■ Énoncé 1
Condensez sous forme de liste le paragraphe de la critique de film qui commence par « Le film commence avec des séquences », en conservant ses faits essentiels.
■ Énoncé 2
Prolongez la critique du film à partir de l'endroit où elle s'arrête.

■ Texte fourni
<<<<

Rarement un film m'aura autant fait souffrir.


Attention, ce qui suit divulgâche sévère.


Le film commence avec des séquences sans lien apparent et dont on peine à comprendre la chronologie. Jusqu'ici, rien de grave, on se dit qu'on comprendra plus tard. Au bout de 5 minutes, on découvre la fille d'Eva avec un patch sur l’œil, que s'est-il passé ? Suspense ! Au bout de 10 minutes, le montage refuse toujours de nous proposer une chronologie cohérente. Un incident très grave vient de se produire, Eva se trouve au milieu d'une foule de gens, principalement des lycéens, et regarde avec horreur en face d'elle. À partir de ce que la réalisatrice lui montre, le spectateur n'a aucun mal à faire le rapprochement avec le titre du film : Kevin a un problème. Il en déduit sans trop de mal que Kevin vient de commettre une tuerie de masse dans son lycée et que la réalisatrice a tué son climax et avec lui toute forme de suspense narratif.

>>>>

■ Extrait source

<<<<

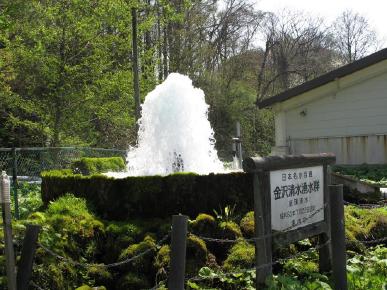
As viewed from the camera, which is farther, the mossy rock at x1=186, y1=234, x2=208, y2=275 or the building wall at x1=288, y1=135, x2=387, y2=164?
the building wall at x1=288, y1=135, x2=387, y2=164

>>>>

■ Résultat 1
- Le film s'ouvre sur des séquences sans lien apparent, dont la chronologie est difficile à saisir.
- Au bout de 5 minutes, la fille d'Eva apparaît avec un patch sur l'œil.
- Au bout de 10 minutes, le montage ne propose toujours aucune chronologie cohérente.
- Après un incident très grave, Eva, au milieu d'une foule composée principalement de lycéens, regarde avec horreur devant elle.
- Ce que montre la réalisatrice permet au spectateur de faire aisément le lien avec le titre : Kevin a un problème.
- Le spectateur en déduit que Kevin vient de commettre une tuerie de masse dans son lycée.
- La réalisatrice a ainsi tué son climax et, avec lui, toute forme de suspense narratif.

■ Résultat 2
A bout de 18 minutes, on découvre enfin Kévin et avec lui, tout le scénario du film. Kévin est l'incarnation du mal et fait tout pour transformer la vie de sa mère en enfer. À partir de là, le film n'a donc plus aucun intérêt puisqu'on devine absolument tout ce qui va se passer. Le reste se résume à une pure expérience de torture où l'on assiste, au présent, à l'auto flagellation d'Eva qui pour bien expier son péché d'avoir élevé un monstre reste vivre à côté du lycée où a eu lieu le massacre. Immanquablement, on la voit se faire traiter comme de la merde par son voisinage. Au passé, on assiste, atterrés, à l'évolution du petit Kévin, qui commet connerie prévisible après connerie repérée 3 minutes à l'avance.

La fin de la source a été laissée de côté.